O prefeito de Montadas, Jonas de Souza (PSD), esteve reunido na tarde desta sexta-feira, dia 07, na Câmara Municipal da cidade para debater as adequações do município à Previdência.

Jonas convidou o presidente da Câmara, o vereador Ronaldo de Oliveira (PSD); o Presidente do Sindicato dos Trabalhares Públicos Municipais do Agreste da Borborema (SINTAB), professor Carlinhos; o subsecretário Webs Verissímo; e o jurídico da Câmara.  Na pauta, foi discutida a adequação às novas regras previstas na reforma da Previdência. Estados e municípios têm até 31 de julho de 2020 para se adequarem às novas regras previstas na reforma.

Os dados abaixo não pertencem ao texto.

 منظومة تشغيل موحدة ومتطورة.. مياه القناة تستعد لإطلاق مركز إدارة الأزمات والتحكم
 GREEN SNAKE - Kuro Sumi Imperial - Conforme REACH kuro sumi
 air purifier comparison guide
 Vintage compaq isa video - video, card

Jonas explica que uma das marcas de sua administração tem sido o diálogo e, principalmente, buscar esclarecimentos com todos os setores da sociedade. Ele explica que debater esse assunto com o sindicato é de grande relevância, para não haver pendências no projeto de lei que será encaminhado nos próximos dias, ao poder legislativo.

Regras

Uma dessas regras é a alíquota de contribuição dos servidores ativos, aposentados e pensionistas. Estados e municípios que não adotarem a tabela progressiva da União devem ter alíquota de, no mínimo, 14%.

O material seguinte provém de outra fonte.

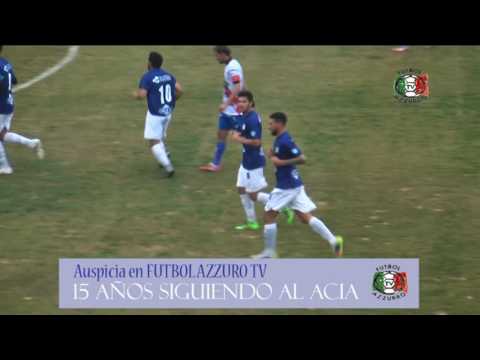 Sp.Italiano 2 Lujan 1 | Fecha 16 | Primera C | 14.05.2016 | Futbol Azzurro TV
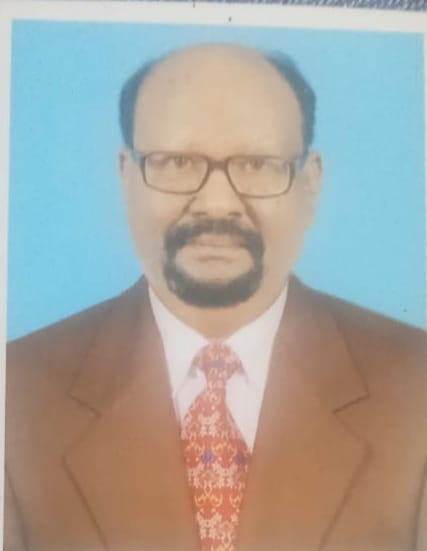 P.ARUMUGAM B.Sc., London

A tabela progressiva da União varia de 7,5% a 22%, de acordo com o salário do servidor. “Para os municípios e até para alguns estados, adotar a tabela regressiva poderá gerar perda de receita porque a remuneração [dos servidores] é mais baixa”, explicou hoje (4) o secretário adjunto de Previdência do Ministério da Economia, Narlon Gutierre Nogueira.

Além disso, estados e municípios também terão que instituir regime de previdência complementar. Todas as alterações devem ser feitas por lei, que deverá estar em vigor até 31 de julho. Após a vigência da lei, estados e municípios terão prazo de 90 dias para implementar as mudanças.

O cumprimento das regras é exigência para que estados e municípios tenham o Certificado de Regularidade Previdenciária, necessário para receber transferências voluntárias da União e fazer financiamentos com bancos públicos federais.